Required task 1 ->
In the admission text, what values can Research Experience take?
Required task 2 ->
Write out the part of the admission text between "3. University Rating" and "either 0 or 1 )", inclusive.
Required task 3 ->
According to the admission text, why is running the admission process at UCLA hectic?

Source text ->
※

**Predicting Admission by Logistic Regression**
Imagine you are in charge of the admission process at UCLA. And it is hectic when you have lots of applicants and the whole decision regarding admission depends upon you. This data is abstracted from the applicant's database of UCLA. The university already put an attribute named chance of admission which gives an idea about admission probability.

Data contained:
1. GRE Scores ( out of 340 ) 
2. TOEFL Scores ( out of 120 ) 
3. University Rating ( out of 5 ) 
4. Statement of Purpose and
5. Letter of Recommendation Strength ( out of 5 ) 
6. Undergraduate GPA ( out of 10 ) 
7. Research Experience ( either 0 or 1 ) 
8. Chance of Admit ( ranging from 0 to 1 )

In [None]:
# install.packages("Rtools")
# install.packages("MASS")
# install.packages("tidyr")
# install.packages("dplyr")
# install.packages("corrplot")
# install.packages("ggplot2")

※

Raw data ->

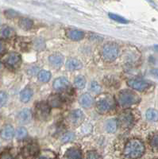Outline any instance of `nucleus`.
<instances>
[{
	"mask_svg": "<svg viewBox=\"0 0 158 159\" xmlns=\"http://www.w3.org/2000/svg\"><path fill=\"white\" fill-rule=\"evenodd\" d=\"M138 96L129 90H123L118 95V101L122 107H127L139 101Z\"/></svg>",
	"mask_w": 158,
	"mask_h": 159,
	"instance_id": "obj_2",
	"label": "nucleus"
},
{
	"mask_svg": "<svg viewBox=\"0 0 158 159\" xmlns=\"http://www.w3.org/2000/svg\"><path fill=\"white\" fill-rule=\"evenodd\" d=\"M87 159H102L101 156L96 151H89L87 155Z\"/></svg>",
	"mask_w": 158,
	"mask_h": 159,
	"instance_id": "obj_31",
	"label": "nucleus"
},
{
	"mask_svg": "<svg viewBox=\"0 0 158 159\" xmlns=\"http://www.w3.org/2000/svg\"><path fill=\"white\" fill-rule=\"evenodd\" d=\"M14 134H15V131H14V129H13V127H11V125L5 126L2 130V137L4 139H12Z\"/></svg>",
	"mask_w": 158,
	"mask_h": 159,
	"instance_id": "obj_20",
	"label": "nucleus"
},
{
	"mask_svg": "<svg viewBox=\"0 0 158 159\" xmlns=\"http://www.w3.org/2000/svg\"><path fill=\"white\" fill-rule=\"evenodd\" d=\"M133 117L129 112H124L123 114L119 116V123L125 128L130 127L133 125Z\"/></svg>",
	"mask_w": 158,
	"mask_h": 159,
	"instance_id": "obj_8",
	"label": "nucleus"
},
{
	"mask_svg": "<svg viewBox=\"0 0 158 159\" xmlns=\"http://www.w3.org/2000/svg\"><path fill=\"white\" fill-rule=\"evenodd\" d=\"M5 15L8 18H14L18 15V13L16 11H13V10H8V11H5Z\"/></svg>",
	"mask_w": 158,
	"mask_h": 159,
	"instance_id": "obj_32",
	"label": "nucleus"
},
{
	"mask_svg": "<svg viewBox=\"0 0 158 159\" xmlns=\"http://www.w3.org/2000/svg\"><path fill=\"white\" fill-rule=\"evenodd\" d=\"M39 147L37 143H29L22 150V155L24 159H33L38 155Z\"/></svg>",
	"mask_w": 158,
	"mask_h": 159,
	"instance_id": "obj_4",
	"label": "nucleus"
},
{
	"mask_svg": "<svg viewBox=\"0 0 158 159\" xmlns=\"http://www.w3.org/2000/svg\"><path fill=\"white\" fill-rule=\"evenodd\" d=\"M91 89H92L94 92H99V91H100L101 88L97 82L93 81L92 83V84H91Z\"/></svg>",
	"mask_w": 158,
	"mask_h": 159,
	"instance_id": "obj_33",
	"label": "nucleus"
},
{
	"mask_svg": "<svg viewBox=\"0 0 158 159\" xmlns=\"http://www.w3.org/2000/svg\"><path fill=\"white\" fill-rule=\"evenodd\" d=\"M145 153V146L141 140L130 139L124 148V154L129 158L136 159L142 157Z\"/></svg>",
	"mask_w": 158,
	"mask_h": 159,
	"instance_id": "obj_1",
	"label": "nucleus"
},
{
	"mask_svg": "<svg viewBox=\"0 0 158 159\" xmlns=\"http://www.w3.org/2000/svg\"><path fill=\"white\" fill-rule=\"evenodd\" d=\"M36 159H58L56 154L51 150H43L37 156Z\"/></svg>",
	"mask_w": 158,
	"mask_h": 159,
	"instance_id": "obj_19",
	"label": "nucleus"
},
{
	"mask_svg": "<svg viewBox=\"0 0 158 159\" xmlns=\"http://www.w3.org/2000/svg\"><path fill=\"white\" fill-rule=\"evenodd\" d=\"M109 17L111 19L115 20V21H116V22H120V23H127L128 21L126 19H125L124 18H122V17L119 16V15H115V14H109Z\"/></svg>",
	"mask_w": 158,
	"mask_h": 159,
	"instance_id": "obj_29",
	"label": "nucleus"
},
{
	"mask_svg": "<svg viewBox=\"0 0 158 159\" xmlns=\"http://www.w3.org/2000/svg\"><path fill=\"white\" fill-rule=\"evenodd\" d=\"M82 66H83L82 63L79 61V60L75 59V58L69 59L66 62V68L68 70H76V69H81Z\"/></svg>",
	"mask_w": 158,
	"mask_h": 159,
	"instance_id": "obj_15",
	"label": "nucleus"
},
{
	"mask_svg": "<svg viewBox=\"0 0 158 159\" xmlns=\"http://www.w3.org/2000/svg\"><path fill=\"white\" fill-rule=\"evenodd\" d=\"M66 35L68 38L73 41H79L84 36V32L77 30H68L66 32Z\"/></svg>",
	"mask_w": 158,
	"mask_h": 159,
	"instance_id": "obj_14",
	"label": "nucleus"
},
{
	"mask_svg": "<svg viewBox=\"0 0 158 159\" xmlns=\"http://www.w3.org/2000/svg\"><path fill=\"white\" fill-rule=\"evenodd\" d=\"M15 35V30L10 26H3L1 29V37L2 38H10Z\"/></svg>",
	"mask_w": 158,
	"mask_h": 159,
	"instance_id": "obj_22",
	"label": "nucleus"
},
{
	"mask_svg": "<svg viewBox=\"0 0 158 159\" xmlns=\"http://www.w3.org/2000/svg\"><path fill=\"white\" fill-rule=\"evenodd\" d=\"M49 104L45 102H40L36 106V117L41 120H45L49 118L50 114V108Z\"/></svg>",
	"mask_w": 158,
	"mask_h": 159,
	"instance_id": "obj_5",
	"label": "nucleus"
},
{
	"mask_svg": "<svg viewBox=\"0 0 158 159\" xmlns=\"http://www.w3.org/2000/svg\"><path fill=\"white\" fill-rule=\"evenodd\" d=\"M79 103L84 107H90L93 103V98L88 93L84 94L79 99Z\"/></svg>",
	"mask_w": 158,
	"mask_h": 159,
	"instance_id": "obj_18",
	"label": "nucleus"
},
{
	"mask_svg": "<svg viewBox=\"0 0 158 159\" xmlns=\"http://www.w3.org/2000/svg\"><path fill=\"white\" fill-rule=\"evenodd\" d=\"M146 118L149 121L156 122L158 120V111L154 109H149L146 111Z\"/></svg>",
	"mask_w": 158,
	"mask_h": 159,
	"instance_id": "obj_25",
	"label": "nucleus"
},
{
	"mask_svg": "<svg viewBox=\"0 0 158 159\" xmlns=\"http://www.w3.org/2000/svg\"><path fill=\"white\" fill-rule=\"evenodd\" d=\"M75 85L78 89H84L86 84V80L83 76H79L75 79Z\"/></svg>",
	"mask_w": 158,
	"mask_h": 159,
	"instance_id": "obj_27",
	"label": "nucleus"
},
{
	"mask_svg": "<svg viewBox=\"0 0 158 159\" xmlns=\"http://www.w3.org/2000/svg\"><path fill=\"white\" fill-rule=\"evenodd\" d=\"M84 118V113L82 111L80 110H75L71 113L70 115V119L71 121L73 123H80L82 120Z\"/></svg>",
	"mask_w": 158,
	"mask_h": 159,
	"instance_id": "obj_16",
	"label": "nucleus"
},
{
	"mask_svg": "<svg viewBox=\"0 0 158 159\" xmlns=\"http://www.w3.org/2000/svg\"><path fill=\"white\" fill-rule=\"evenodd\" d=\"M51 78V73L48 71L42 70L38 73V79L42 82H48Z\"/></svg>",
	"mask_w": 158,
	"mask_h": 159,
	"instance_id": "obj_26",
	"label": "nucleus"
},
{
	"mask_svg": "<svg viewBox=\"0 0 158 159\" xmlns=\"http://www.w3.org/2000/svg\"><path fill=\"white\" fill-rule=\"evenodd\" d=\"M18 121L22 124H26L30 122L31 119H32V113L31 111L28 108H25L22 111H20L18 114Z\"/></svg>",
	"mask_w": 158,
	"mask_h": 159,
	"instance_id": "obj_10",
	"label": "nucleus"
},
{
	"mask_svg": "<svg viewBox=\"0 0 158 159\" xmlns=\"http://www.w3.org/2000/svg\"><path fill=\"white\" fill-rule=\"evenodd\" d=\"M152 72H153L154 76L158 79V69H154V70L152 71Z\"/></svg>",
	"mask_w": 158,
	"mask_h": 159,
	"instance_id": "obj_37",
	"label": "nucleus"
},
{
	"mask_svg": "<svg viewBox=\"0 0 158 159\" xmlns=\"http://www.w3.org/2000/svg\"><path fill=\"white\" fill-rule=\"evenodd\" d=\"M4 50H7V49H4V47H3V43L2 42H1V54H3V52Z\"/></svg>",
	"mask_w": 158,
	"mask_h": 159,
	"instance_id": "obj_38",
	"label": "nucleus"
},
{
	"mask_svg": "<svg viewBox=\"0 0 158 159\" xmlns=\"http://www.w3.org/2000/svg\"><path fill=\"white\" fill-rule=\"evenodd\" d=\"M64 159H82V152L78 148H71L67 150Z\"/></svg>",
	"mask_w": 158,
	"mask_h": 159,
	"instance_id": "obj_11",
	"label": "nucleus"
},
{
	"mask_svg": "<svg viewBox=\"0 0 158 159\" xmlns=\"http://www.w3.org/2000/svg\"><path fill=\"white\" fill-rule=\"evenodd\" d=\"M127 84L129 87L138 91L146 90L149 86V83L147 80H142L141 78H133V79L129 80Z\"/></svg>",
	"mask_w": 158,
	"mask_h": 159,
	"instance_id": "obj_7",
	"label": "nucleus"
},
{
	"mask_svg": "<svg viewBox=\"0 0 158 159\" xmlns=\"http://www.w3.org/2000/svg\"><path fill=\"white\" fill-rule=\"evenodd\" d=\"M114 107H115V102L111 98L101 99L96 105L97 111L99 113H106V112L110 111Z\"/></svg>",
	"mask_w": 158,
	"mask_h": 159,
	"instance_id": "obj_6",
	"label": "nucleus"
},
{
	"mask_svg": "<svg viewBox=\"0 0 158 159\" xmlns=\"http://www.w3.org/2000/svg\"><path fill=\"white\" fill-rule=\"evenodd\" d=\"M49 62H50L53 66H55V67H59V66H61V65H62V63H63L64 58L63 57H62V55L60 54V53H55V54L51 55V56L49 57Z\"/></svg>",
	"mask_w": 158,
	"mask_h": 159,
	"instance_id": "obj_17",
	"label": "nucleus"
},
{
	"mask_svg": "<svg viewBox=\"0 0 158 159\" xmlns=\"http://www.w3.org/2000/svg\"><path fill=\"white\" fill-rule=\"evenodd\" d=\"M69 86V82L65 77H59L53 82V88L56 90H65Z\"/></svg>",
	"mask_w": 158,
	"mask_h": 159,
	"instance_id": "obj_12",
	"label": "nucleus"
},
{
	"mask_svg": "<svg viewBox=\"0 0 158 159\" xmlns=\"http://www.w3.org/2000/svg\"><path fill=\"white\" fill-rule=\"evenodd\" d=\"M33 96V91L30 89H25L20 93V99L23 103H27Z\"/></svg>",
	"mask_w": 158,
	"mask_h": 159,
	"instance_id": "obj_21",
	"label": "nucleus"
},
{
	"mask_svg": "<svg viewBox=\"0 0 158 159\" xmlns=\"http://www.w3.org/2000/svg\"><path fill=\"white\" fill-rule=\"evenodd\" d=\"M117 127H118V122L115 119H109L106 123V130L110 133H114L116 131Z\"/></svg>",
	"mask_w": 158,
	"mask_h": 159,
	"instance_id": "obj_23",
	"label": "nucleus"
},
{
	"mask_svg": "<svg viewBox=\"0 0 158 159\" xmlns=\"http://www.w3.org/2000/svg\"><path fill=\"white\" fill-rule=\"evenodd\" d=\"M19 25H20V27L22 28L23 30L31 29L33 26L32 20H30L29 18H22V19H20L19 21Z\"/></svg>",
	"mask_w": 158,
	"mask_h": 159,
	"instance_id": "obj_24",
	"label": "nucleus"
},
{
	"mask_svg": "<svg viewBox=\"0 0 158 159\" xmlns=\"http://www.w3.org/2000/svg\"><path fill=\"white\" fill-rule=\"evenodd\" d=\"M150 144L151 146H152L153 147H154V148H158V134L154 135L153 138H152Z\"/></svg>",
	"mask_w": 158,
	"mask_h": 159,
	"instance_id": "obj_34",
	"label": "nucleus"
},
{
	"mask_svg": "<svg viewBox=\"0 0 158 159\" xmlns=\"http://www.w3.org/2000/svg\"><path fill=\"white\" fill-rule=\"evenodd\" d=\"M74 138H75V134L72 132H68V133L64 134L63 137L61 138V142L62 143H68V142L73 140Z\"/></svg>",
	"mask_w": 158,
	"mask_h": 159,
	"instance_id": "obj_28",
	"label": "nucleus"
},
{
	"mask_svg": "<svg viewBox=\"0 0 158 159\" xmlns=\"http://www.w3.org/2000/svg\"><path fill=\"white\" fill-rule=\"evenodd\" d=\"M7 95L6 94L5 92H1V94H0V99H1V106H3L7 101Z\"/></svg>",
	"mask_w": 158,
	"mask_h": 159,
	"instance_id": "obj_35",
	"label": "nucleus"
},
{
	"mask_svg": "<svg viewBox=\"0 0 158 159\" xmlns=\"http://www.w3.org/2000/svg\"><path fill=\"white\" fill-rule=\"evenodd\" d=\"M27 135V130L24 127H20L16 130V137L18 139H22Z\"/></svg>",
	"mask_w": 158,
	"mask_h": 159,
	"instance_id": "obj_30",
	"label": "nucleus"
},
{
	"mask_svg": "<svg viewBox=\"0 0 158 159\" xmlns=\"http://www.w3.org/2000/svg\"><path fill=\"white\" fill-rule=\"evenodd\" d=\"M1 159H15V157H13L11 154H9L8 152H3L1 154Z\"/></svg>",
	"mask_w": 158,
	"mask_h": 159,
	"instance_id": "obj_36",
	"label": "nucleus"
},
{
	"mask_svg": "<svg viewBox=\"0 0 158 159\" xmlns=\"http://www.w3.org/2000/svg\"><path fill=\"white\" fill-rule=\"evenodd\" d=\"M48 103L49 106L52 107H60L63 103V99L60 95L54 94L49 96Z\"/></svg>",
	"mask_w": 158,
	"mask_h": 159,
	"instance_id": "obj_13",
	"label": "nucleus"
},
{
	"mask_svg": "<svg viewBox=\"0 0 158 159\" xmlns=\"http://www.w3.org/2000/svg\"><path fill=\"white\" fill-rule=\"evenodd\" d=\"M21 62V57L18 53L16 52H12L8 56V57L6 59V64L11 68L17 67Z\"/></svg>",
	"mask_w": 158,
	"mask_h": 159,
	"instance_id": "obj_9",
	"label": "nucleus"
},
{
	"mask_svg": "<svg viewBox=\"0 0 158 159\" xmlns=\"http://www.w3.org/2000/svg\"><path fill=\"white\" fill-rule=\"evenodd\" d=\"M102 56L107 61H115L119 56V47L115 43H108L102 49Z\"/></svg>",
	"mask_w": 158,
	"mask_h": 159,
	"instance_id": "obj_3",
	"label": "nucleus"
}]
</instances>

※

Worked solution 1 ->
Either 0 or 1.

Worked solution 2 ->
3. University Rating ( out of 5 ) 
4. Statement of Purpose and
5. Letter of Recommendation Strength ( out of 5 ) 
6. Undergraduate GPA ( out of 10 ) 
7. Research Experience ( either 0 or 1 )

Worked solution 3 ->
It is hectic because there are lots of applicants and the whole decision about admission depends on the person in charge.